According to CEO David Abney in today's press release: "UPS invested heavily to ensure we would provide excellent service during peak when deliveries more than double. Though customers enjoyed high-quality service, it came at a cost to UPS. Going forward, we will reduce operating costs and implement new pricing strategies during peak season."
So what: Essentially, the company invested heavily in building out extra capacity to meet peak demand, only to find that demand was less than expected on certain days. The result was a decline in productivity that hurt its profitability in the quarter.
The issue demonstrates the increasing complexity of predicting demand spikes due to the expansion of e-commerce. For example, last year, consumers and retailers were left disappointed as UPS' operations were hit by severe winter weather and unexpected surges in peak demand from e-commerce. This year, UPS overinvested and shareholders are now paying the price.
Unfortunately, the bad news doesn't stop there. Management also estimated that currency headwinds and increased pension expenses would lead to 2015 diluted EPS coming in at "slightly less" than its target of 9%-13%.

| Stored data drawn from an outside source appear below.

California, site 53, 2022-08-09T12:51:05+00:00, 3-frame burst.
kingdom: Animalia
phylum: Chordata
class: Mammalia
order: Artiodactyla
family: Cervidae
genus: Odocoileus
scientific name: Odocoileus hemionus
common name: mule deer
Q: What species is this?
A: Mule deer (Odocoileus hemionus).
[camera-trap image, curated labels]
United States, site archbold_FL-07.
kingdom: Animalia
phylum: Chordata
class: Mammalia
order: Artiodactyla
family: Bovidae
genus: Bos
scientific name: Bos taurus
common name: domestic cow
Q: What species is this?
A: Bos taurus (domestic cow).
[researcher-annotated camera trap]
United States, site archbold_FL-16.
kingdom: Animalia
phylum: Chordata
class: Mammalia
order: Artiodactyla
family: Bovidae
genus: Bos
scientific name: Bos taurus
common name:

Now what: UPS management is going to have to do a good job convincing investors that it has a handle on how to deal with peak demand in the holiday season. Moreover, investors will ask if the latest disappointment is evidence that UPS is facing increasingly severe challenges in managing e-commerce demand spikes. Particularly, as it's building out network capacity just to deal with a few days' peak demand. UPS' management has a lot of explaining to do in the next few weeks.